- Install Miniconda
- Conda is a package manager that sandboxes your project’s dependencies in a virtual environment
- Miniconda contains Conda and its dependencies with no extra packages by default (as opposed to Anaconda, which installs some extra packages)
- cd into src, run
conda env create -f environment.yml
- This creates a Conda environment called
cs229-project
- Run
source activate cs229-project
- This activates the
cs229-project
environment - Do this each time you want to write/test your code
- data.csv: list of image pairings and class curated from radiologist information
- legs_folder: excluded from github for privacy, but expected to contain MRIs.
Initial experimentation with histograms is contained in Baseline.ipynb
Jupyter notebooks as well as pickled output data and generated models are found in the inception folder. Key files:
- Tensorflow Inception v3 extraction.ipynb: contains pre-processing code for input images, and feature generation through inception model.
- inception_cnn_features2.pkl: selected set of features for images generated from tensorflow (dissimilarity of feature vectors, augmented, normalized and feature reduced)
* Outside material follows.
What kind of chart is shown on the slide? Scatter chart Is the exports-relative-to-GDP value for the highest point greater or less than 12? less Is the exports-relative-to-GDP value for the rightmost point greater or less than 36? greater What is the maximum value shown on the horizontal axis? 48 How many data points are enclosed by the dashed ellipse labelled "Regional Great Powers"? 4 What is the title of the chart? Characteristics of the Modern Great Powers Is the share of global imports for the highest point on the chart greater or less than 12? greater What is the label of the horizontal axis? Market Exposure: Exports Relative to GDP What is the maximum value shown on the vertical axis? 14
- Inception CNN retraining.ipynb: various models trained on data generated with tensorflow.
- Ensemble Voter.ipynb: contains various models produced by voting ensembling inception and vbow models.
Work is contained in the vbow directory, which contains serialized models and intermediate data. Research work is spread through three notebooks: zach-cv.ipynb, zach-bagging.ipynb, and zach-models.ipynb. src/vision.py contains most of the core functionality, while the notebooks stitch things together.
- src/generate_features.py: contains utilities for feature generation, working with labels, and data augmentation.
- src/utils.py contains utilies for graphing, metrics evaluation, and analysis.